PROBLEM - Among the lines below, take the one holding "COPYRIGHT © DATASPORTINC 2016", the one holding "Sometimes amusing sounds", and all lines between them. Set them down exactly.
══ EXERCISE INPUTS ══
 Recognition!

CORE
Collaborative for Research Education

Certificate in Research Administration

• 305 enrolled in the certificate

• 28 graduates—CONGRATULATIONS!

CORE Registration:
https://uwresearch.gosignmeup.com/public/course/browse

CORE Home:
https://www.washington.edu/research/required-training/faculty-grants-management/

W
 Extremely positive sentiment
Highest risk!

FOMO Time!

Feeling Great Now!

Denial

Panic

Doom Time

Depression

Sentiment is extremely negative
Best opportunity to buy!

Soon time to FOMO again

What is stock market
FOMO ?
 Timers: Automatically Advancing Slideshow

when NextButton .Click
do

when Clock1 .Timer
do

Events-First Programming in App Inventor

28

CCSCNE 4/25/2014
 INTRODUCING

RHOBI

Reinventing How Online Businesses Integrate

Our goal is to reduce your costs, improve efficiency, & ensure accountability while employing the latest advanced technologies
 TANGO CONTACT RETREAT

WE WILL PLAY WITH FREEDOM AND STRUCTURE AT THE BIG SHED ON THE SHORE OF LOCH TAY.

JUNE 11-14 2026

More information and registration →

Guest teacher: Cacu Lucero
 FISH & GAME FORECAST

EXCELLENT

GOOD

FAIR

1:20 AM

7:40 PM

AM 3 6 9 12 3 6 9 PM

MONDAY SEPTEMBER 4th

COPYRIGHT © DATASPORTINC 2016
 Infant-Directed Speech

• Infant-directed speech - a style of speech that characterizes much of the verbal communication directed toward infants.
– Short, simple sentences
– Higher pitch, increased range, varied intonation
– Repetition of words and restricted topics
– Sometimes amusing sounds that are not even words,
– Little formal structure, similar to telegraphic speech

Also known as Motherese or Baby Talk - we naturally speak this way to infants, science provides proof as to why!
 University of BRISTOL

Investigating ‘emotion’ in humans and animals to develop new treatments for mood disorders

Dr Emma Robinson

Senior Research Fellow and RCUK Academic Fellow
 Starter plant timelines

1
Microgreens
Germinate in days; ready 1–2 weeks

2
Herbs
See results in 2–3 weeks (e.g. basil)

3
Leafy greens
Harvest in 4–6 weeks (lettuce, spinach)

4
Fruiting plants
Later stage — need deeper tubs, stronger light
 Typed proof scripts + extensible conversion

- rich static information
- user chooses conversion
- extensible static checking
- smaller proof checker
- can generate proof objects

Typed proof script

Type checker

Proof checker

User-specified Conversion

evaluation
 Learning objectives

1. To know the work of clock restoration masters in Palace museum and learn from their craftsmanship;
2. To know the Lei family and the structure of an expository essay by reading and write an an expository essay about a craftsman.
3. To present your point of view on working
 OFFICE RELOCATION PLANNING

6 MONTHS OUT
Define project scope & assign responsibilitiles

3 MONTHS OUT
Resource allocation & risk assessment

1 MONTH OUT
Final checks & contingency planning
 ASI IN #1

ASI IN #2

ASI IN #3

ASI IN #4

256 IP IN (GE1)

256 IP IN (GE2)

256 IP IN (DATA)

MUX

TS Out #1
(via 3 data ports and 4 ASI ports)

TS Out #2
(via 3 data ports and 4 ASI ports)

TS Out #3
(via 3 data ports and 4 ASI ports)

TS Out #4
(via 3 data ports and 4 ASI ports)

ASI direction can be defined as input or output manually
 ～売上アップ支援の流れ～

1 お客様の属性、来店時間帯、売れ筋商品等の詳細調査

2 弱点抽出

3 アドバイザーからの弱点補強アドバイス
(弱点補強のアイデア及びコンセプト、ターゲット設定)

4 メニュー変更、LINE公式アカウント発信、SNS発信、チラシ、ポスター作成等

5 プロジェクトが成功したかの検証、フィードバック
═══
RESPONSE AREA -
COPYRIGHT © DATASPORTINC 2016
 Infant-Directed Speech

• Infant-directed speech - a style of speech that characterizes much of the verbal communication directed toward infants.
– Short, simple sentences
– Higher pitch, increased range, varied intonation
– Repetition of words and restricted topics
– Sometimes amusing sounds that are not even words,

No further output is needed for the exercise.